City have so far won 10 major trophies on Guardiola’s watch but many would argue that the most glorious era in the club’s history should come with an asterisk due to the vast sums of money spent on achieving it, not to mention the 115 Premier League charges of alleged financial impropriety which currently hang over the club.

What’s for sure is they would not have been as successful over the last seven years were it not for the tactical innovation and winning mentality of their coach and as many clubs have proven, spending money offers no cast-iron guarantee of success. Like United in the post-Ferguson era, City’s period of dominance will likely end the moment Guardiola decides he’s won enough.

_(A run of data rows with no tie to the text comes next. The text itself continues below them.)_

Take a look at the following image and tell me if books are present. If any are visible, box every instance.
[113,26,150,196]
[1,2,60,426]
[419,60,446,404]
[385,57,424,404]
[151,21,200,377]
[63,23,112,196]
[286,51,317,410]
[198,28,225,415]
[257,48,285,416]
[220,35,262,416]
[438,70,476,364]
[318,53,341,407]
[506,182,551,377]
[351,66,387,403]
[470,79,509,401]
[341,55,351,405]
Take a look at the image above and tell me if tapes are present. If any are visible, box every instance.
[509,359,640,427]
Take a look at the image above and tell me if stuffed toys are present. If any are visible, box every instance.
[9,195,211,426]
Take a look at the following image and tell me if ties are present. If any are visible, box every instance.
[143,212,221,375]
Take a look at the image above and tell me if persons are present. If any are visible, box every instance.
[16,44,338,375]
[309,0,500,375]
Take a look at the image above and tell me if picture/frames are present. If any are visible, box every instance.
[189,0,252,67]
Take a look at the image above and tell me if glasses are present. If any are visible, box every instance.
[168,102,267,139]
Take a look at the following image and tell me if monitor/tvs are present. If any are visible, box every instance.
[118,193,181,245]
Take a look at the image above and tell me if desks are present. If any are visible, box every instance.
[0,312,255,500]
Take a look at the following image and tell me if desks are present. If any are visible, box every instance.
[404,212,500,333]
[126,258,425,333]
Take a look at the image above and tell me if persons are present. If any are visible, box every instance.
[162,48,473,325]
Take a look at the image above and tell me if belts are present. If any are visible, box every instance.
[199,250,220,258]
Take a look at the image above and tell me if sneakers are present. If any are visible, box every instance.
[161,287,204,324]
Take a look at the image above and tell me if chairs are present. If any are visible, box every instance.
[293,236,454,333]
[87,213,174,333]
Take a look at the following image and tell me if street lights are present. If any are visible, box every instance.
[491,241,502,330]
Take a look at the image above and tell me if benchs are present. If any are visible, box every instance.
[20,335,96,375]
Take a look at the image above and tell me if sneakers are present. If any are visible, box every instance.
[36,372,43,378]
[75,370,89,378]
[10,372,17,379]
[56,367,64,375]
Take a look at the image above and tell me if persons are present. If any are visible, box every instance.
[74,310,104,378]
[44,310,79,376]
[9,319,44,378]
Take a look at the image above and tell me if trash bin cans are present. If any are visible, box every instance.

Just ask Ten Hag, who when asked about Guardiola and Liverpool boss Jürgen Klopp in his very first United press conference, said: “I admire them both. They play fantastic football. But eras come to an end.”

The Guardiola era won’t come to an end on Saturday but unless Ten Hag’s team can put up a roadblock, perhaps Ferguson’s 1999 vintage and their legacy as England’s greatest ever side will soon be up for debate again. The FA Cup is up for grabs at Wembley but perhaps more importantly, so is The Treble.

In the words of Succession’s Kendall Roy: “We watch history, we make history and then, one day, we become it.”